そんな中でも、カリーナはカー・サルヴァソンに会いに行って、邪魔扱いされなかったのだろうか。興味深い話である。
「そうですね。ドレスに合わせ、ヴェイル(ベール) もドレスの丈ほど長いものもあります。全体に刺繍を施したり、裾に刺繡をしたりと色々ですが、金糸や銀糸を加えて豪奢にしてみたり、レースだけのヴェイルにしてみたりと」
そのどれも、この時代では、ものすごい高価な代物になってしまう。超金持ちでない限り、そんな贅沢は滅多にできることではない。
「あぁ……、素晴らしいですわぁ……。後ろ姿が流れるように繊細で優美で、きっと惚れ惚れしてしまいますわぁ……」
夢見心地で、カリーナの顔が緩みに緩みまくってしまっている。
さすが、服作りを本職としているだけはある。ドレスの話でこんなにも盛り上がってしまえるのだから。
「もし、今からデザインを変えた場合、最終的にスタイルとデザインを決定するまで、どのくらいを予定しているのですか?」
「そ、それは……」
一気に現実に引き戻されて、カリーナも顔を引き締める。
「1週間……」
「できるのですか?」
「できます。絶対に、終わらせてみせますっ……」
「では、素材選びは? 私は、いつまでも長くコトレアに居座り続けていることはできませんもの。もう、そろそろ、アトレシア大王国に向かわなくては、問題になってしまいますから」
「わかって、おります……。――お選びになったドレスの生地や素材で、なにか……文句はございませんか……?」
「文句はありません。ああいうドレスのデザインなので、ああいう生地などが似合うんではないのかな、ということで決めたものです」
その口ぶりからすると、特別、セシルが気に入ったからとか、思い入れがあるから今のドレスの素材を選んだようではないらしい。

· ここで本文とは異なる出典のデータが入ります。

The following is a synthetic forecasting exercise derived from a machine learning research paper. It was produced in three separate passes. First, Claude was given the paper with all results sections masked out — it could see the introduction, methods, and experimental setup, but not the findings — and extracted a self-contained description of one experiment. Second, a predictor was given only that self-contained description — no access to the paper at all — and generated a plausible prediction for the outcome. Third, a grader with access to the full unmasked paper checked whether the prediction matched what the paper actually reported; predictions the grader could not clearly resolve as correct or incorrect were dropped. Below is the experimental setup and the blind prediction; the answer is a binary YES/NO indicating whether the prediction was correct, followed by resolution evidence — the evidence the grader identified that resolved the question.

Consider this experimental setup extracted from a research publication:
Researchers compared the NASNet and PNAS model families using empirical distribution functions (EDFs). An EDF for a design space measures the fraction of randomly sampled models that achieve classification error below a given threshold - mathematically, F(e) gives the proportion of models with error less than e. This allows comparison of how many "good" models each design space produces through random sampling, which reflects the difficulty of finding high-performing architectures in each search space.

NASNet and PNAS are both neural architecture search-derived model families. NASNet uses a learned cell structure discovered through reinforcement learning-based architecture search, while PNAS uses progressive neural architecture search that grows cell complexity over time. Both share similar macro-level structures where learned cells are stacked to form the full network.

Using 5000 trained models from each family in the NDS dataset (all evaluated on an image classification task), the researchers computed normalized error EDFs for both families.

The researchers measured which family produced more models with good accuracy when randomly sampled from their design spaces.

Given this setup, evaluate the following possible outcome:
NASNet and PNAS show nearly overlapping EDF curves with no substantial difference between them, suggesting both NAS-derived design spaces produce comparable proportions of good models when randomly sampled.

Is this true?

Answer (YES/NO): NO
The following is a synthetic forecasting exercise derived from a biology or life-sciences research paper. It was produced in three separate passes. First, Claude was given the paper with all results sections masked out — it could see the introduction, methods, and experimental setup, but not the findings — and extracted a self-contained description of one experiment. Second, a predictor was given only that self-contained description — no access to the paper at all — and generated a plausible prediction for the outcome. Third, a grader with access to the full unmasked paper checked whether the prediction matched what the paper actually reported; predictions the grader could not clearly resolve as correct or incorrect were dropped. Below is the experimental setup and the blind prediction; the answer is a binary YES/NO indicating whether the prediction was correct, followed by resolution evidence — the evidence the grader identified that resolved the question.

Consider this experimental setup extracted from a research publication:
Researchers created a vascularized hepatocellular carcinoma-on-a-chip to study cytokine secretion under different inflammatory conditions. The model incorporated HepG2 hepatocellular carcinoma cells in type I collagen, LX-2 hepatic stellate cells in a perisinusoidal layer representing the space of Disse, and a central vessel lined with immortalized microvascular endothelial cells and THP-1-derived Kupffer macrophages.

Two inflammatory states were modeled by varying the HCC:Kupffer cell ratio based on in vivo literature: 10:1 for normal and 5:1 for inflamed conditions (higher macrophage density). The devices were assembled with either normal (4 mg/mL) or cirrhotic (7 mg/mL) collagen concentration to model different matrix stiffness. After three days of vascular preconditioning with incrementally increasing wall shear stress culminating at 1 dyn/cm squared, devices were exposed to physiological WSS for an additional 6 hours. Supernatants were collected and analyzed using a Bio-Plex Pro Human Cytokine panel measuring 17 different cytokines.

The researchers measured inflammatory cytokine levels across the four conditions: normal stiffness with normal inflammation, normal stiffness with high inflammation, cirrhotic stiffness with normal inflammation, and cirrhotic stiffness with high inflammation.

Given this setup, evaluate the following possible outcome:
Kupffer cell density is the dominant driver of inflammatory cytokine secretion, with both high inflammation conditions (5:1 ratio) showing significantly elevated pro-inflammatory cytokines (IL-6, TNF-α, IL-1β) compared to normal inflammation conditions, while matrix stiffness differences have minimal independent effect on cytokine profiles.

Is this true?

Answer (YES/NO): NO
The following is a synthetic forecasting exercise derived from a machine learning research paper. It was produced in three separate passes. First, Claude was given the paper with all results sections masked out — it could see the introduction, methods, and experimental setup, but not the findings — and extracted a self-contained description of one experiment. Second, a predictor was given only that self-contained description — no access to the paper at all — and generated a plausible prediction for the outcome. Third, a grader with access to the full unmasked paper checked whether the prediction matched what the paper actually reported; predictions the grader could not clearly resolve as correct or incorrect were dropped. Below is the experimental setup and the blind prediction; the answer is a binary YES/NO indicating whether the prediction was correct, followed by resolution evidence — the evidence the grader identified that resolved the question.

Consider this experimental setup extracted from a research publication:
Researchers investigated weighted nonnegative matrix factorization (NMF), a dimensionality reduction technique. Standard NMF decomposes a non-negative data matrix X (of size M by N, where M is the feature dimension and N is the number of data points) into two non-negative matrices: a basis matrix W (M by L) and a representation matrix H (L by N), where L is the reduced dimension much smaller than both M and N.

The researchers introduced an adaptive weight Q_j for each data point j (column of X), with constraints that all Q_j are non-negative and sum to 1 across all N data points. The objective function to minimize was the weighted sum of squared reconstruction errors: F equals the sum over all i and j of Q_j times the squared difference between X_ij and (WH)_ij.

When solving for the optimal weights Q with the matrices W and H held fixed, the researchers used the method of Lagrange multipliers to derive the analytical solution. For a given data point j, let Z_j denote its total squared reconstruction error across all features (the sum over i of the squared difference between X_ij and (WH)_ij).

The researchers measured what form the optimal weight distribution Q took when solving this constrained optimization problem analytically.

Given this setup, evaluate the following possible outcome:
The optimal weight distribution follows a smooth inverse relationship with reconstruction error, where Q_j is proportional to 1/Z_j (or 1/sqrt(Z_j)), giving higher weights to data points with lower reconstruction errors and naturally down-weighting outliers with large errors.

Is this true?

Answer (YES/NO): NO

「一週間でデザインの完成。その頃には、私も、アトレシア大王国に旅立つ準備をしなくてはなりません。ただ、その間――私が素材選びをした場合?」
「……よろしいのですか?」
「それは私の質問です。私が素材選びや、ドレスのデザインに手を貸してしまうと、どうしても、私好みの選択になってしまいかねません。そうなると、アトレシア大王国の習慣とは全くかけ離れた選択になってしまうかもしれませんしね」
「それは……」
問題になってしまうかもしれないが……。
「あの……そうなってしまった場合は、私が、全責任を持ちますので」
「持つのですか?」
「はい……。ですから、どうか、デザインを変えさせてください……」
座ったまま、カリーナが、深く、深く、頭を下げて行った。
「お父さまは、なんて?」
「父には、承諾してもらいました……」
ここ連日、連夜、カリーナは父親であるフレイにまでも土下座する勢いで、ドレスのデザイン変更をお願いしたのだ。

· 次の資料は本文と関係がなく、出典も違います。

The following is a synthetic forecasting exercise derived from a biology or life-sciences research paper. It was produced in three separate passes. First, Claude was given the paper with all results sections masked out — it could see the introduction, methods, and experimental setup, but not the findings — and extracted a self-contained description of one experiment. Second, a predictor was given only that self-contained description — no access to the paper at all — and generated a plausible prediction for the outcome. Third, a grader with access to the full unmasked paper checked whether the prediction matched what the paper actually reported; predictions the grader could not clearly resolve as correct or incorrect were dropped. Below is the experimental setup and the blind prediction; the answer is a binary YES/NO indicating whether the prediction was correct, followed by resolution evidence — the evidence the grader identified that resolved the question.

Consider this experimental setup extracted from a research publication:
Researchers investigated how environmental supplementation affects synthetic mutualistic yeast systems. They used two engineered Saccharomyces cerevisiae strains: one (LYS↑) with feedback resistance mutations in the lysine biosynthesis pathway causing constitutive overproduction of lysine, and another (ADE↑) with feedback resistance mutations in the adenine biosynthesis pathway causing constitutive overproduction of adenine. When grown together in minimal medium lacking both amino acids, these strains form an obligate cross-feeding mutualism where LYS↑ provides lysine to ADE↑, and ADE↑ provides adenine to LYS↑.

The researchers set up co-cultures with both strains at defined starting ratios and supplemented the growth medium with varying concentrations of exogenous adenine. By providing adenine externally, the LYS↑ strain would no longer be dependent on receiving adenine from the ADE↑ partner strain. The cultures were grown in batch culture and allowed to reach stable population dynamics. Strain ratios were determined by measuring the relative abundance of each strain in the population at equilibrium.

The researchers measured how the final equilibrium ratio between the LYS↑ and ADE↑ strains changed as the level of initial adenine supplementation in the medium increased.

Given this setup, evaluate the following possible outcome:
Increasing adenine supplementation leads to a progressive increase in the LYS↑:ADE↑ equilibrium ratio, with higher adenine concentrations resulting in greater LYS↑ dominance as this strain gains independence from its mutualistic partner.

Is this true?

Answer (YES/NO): NO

初めは、父親もあまり良い顔をしなかったが、カリーナに意気込みに根負けして、やっと(渋々と)、カリーナの提案に承諾してくれたのだ。
「デザインが変われば、ドレスの縫い上げにも時間がかかってしまうでしょう?」
「その、ことなのですが……。もし、ドレスのデザインを変えて、裾を伸ばす形のマーメイド型か、“フィット・アンド・フレア”型にした場合……、当初のドレス型よりも、かなりドレスの生地を半減で着ると思うのです。ですから、実際の縫い上げ時間も、当初よりは短縮して、その分、ドレスの装飾や刺繍、ベールの方に力を入れることができるのではないかと……」
「なるほど。では、資金の方は?」
「……あの……、王妃陛下より、ウェディングドレスにかかる費用の際限はない、と申し遣っておりますが……」
それは、セシルの全く知らない話である。
王妃陛下であるアデラの好意を受け取って、今の所、アトレシア大王国での婚儀の準備は、全て、アデラに任せきりである。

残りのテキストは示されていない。